Fog and spiderwebs from my 5min. walk a few mornings back.

Wednesday, January 26, 2005

Boston, PA




Digital camera for Christmas + finally figuring out flickr's online photo stuff = images, maybe. We'll start with the above, a (literal) screenshot from last Sunday night's Journal de France newscast. The story was about major US cities affected by the recent blizzard. Two for three ain't bad.

Monday, January 17, 2005

The uncritical enthusiasm of the European intellectual for tribal culture appears in the exclamation of the architect Le Corbusier on first seeing Manhattan: "It is hot-jazz in stone." It appears again in the artist Moholy-Nagy's account of his visit to a San Francisco night club in 1940. A Negro band was playing with zest and laughter. Suddenly a player intoned, "One million and three," and was answered: "One million and seven and a half." Then another sang, "Eleven," and another, "Twenty-one." Then amidst "happy laughter and shrill singing the numbers took over the place."

Moholy-Nagy notes how, to Europeans, America seems to be the land of abstractions, where numbers have taken on an existence of their own in phrases like "57 Varieties," "the 5 and 10," or "7 Up" and "behind the 8-ball." It figures. Perhaps this is a kind of echo of an industrial culture that depends heavily on prices, charts, and figures.


-- Marshall McLuhan, Understanding Media

Saturday, January 8, 2005

NY Times: Is Alaska's Only Elephant Happy? Some say that Maggie should be moved from the Alaska Zoo to a warmer climate where she could get more outdoor exercise. Zoo officials have responded with plans to build her a treadmill.

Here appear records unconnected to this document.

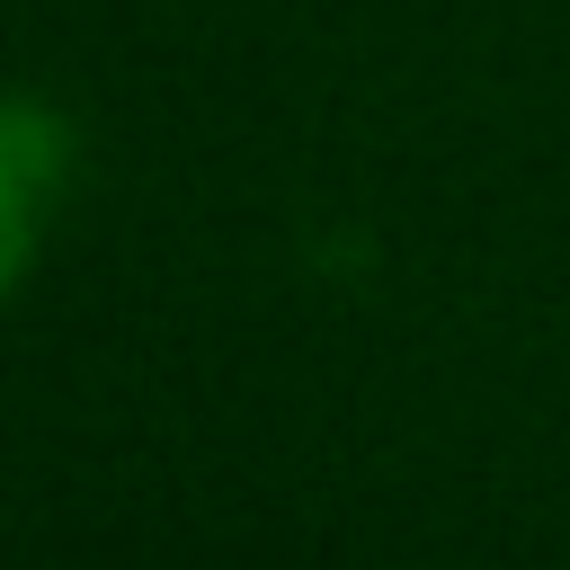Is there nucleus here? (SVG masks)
<instances>
[{
    "label": "nucleus",
    "mask_w": 570,
    "mask_h": 570,
    "mask_svg": "<svg viewBox=\"0 0 570 570\" xmlns=\"http://www.w3.org/2000/svg\"><path fill=\"white\" fill-rule=\"evenodd\" d=\"M62 178V125L45 107H0V294L36 267L45 240V196Z\"/></svg>",
    "instance_id": "nucleus-1"
}]
</instances>
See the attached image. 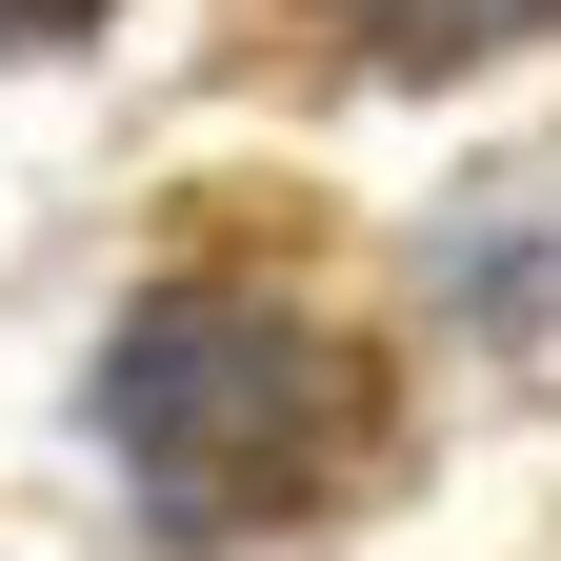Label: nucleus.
Wrapping results in <instances>:
<instances>
[{
	"label": "nucleus",
	"mask_w": 561,
	"mask_h": 561,
	"mask_svg": "<svg viewBox=\"0 0 561 561\" xmlns=\"http://www.w3.org/2000/svg\"><path fill=\"white\" fill-rule=\"evenodd\" d=\"M101 421L181 522H301L362 461V341L280 280H161L101 362Z\"/></svg>",
	"instance_id": "nucleus-1"
},
{
	"label": "nucleus",
	"mask_w": 561,
	"mask_h": 561,
	"mask_svg": "<svg viewBox=\"0 0 561 561\" xmlns=\"http://www.w3.org/2000/svg\"><path fill=\"white\" fill-rule=\"evenodd\" d=\"M321 21H362L381 60H481V41H522V21H561V0H321Z\"/></svg>",
	"instance_id": "nucleus-2"
},
{
	"label": "nucleus",
	"mask_w": 561,
	"mask_h": 561,
	"mask_svg": "<svg viewBox=\"0 0 561 561\" xmlns=\"http://www.w3.org/2000/svg\"><path fill=\"white\" fill-rule=\"evenodd\" d=\"M101 21V0H0V41H81Z\"/></svg>",
	"instance_id": "nucleus-3"
}]
</instances>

Wednesday, January 5, 2005

LA Times: TAIPEI, Taiwan — The radio show called "Special Communications" was an unlikely hit, given that it consisted of announcers reading strings of numbers for 15 minutes.
Taiwan used the mind-numbing program in the 1980s to send coded messages to its spies in mainland China. But like many Taiwanese propaganda broadcasts, it could also be picked up locally. To the surprise of many at the government-run Radio Taiwan International, the show soon developed a cult following among Taiwanese.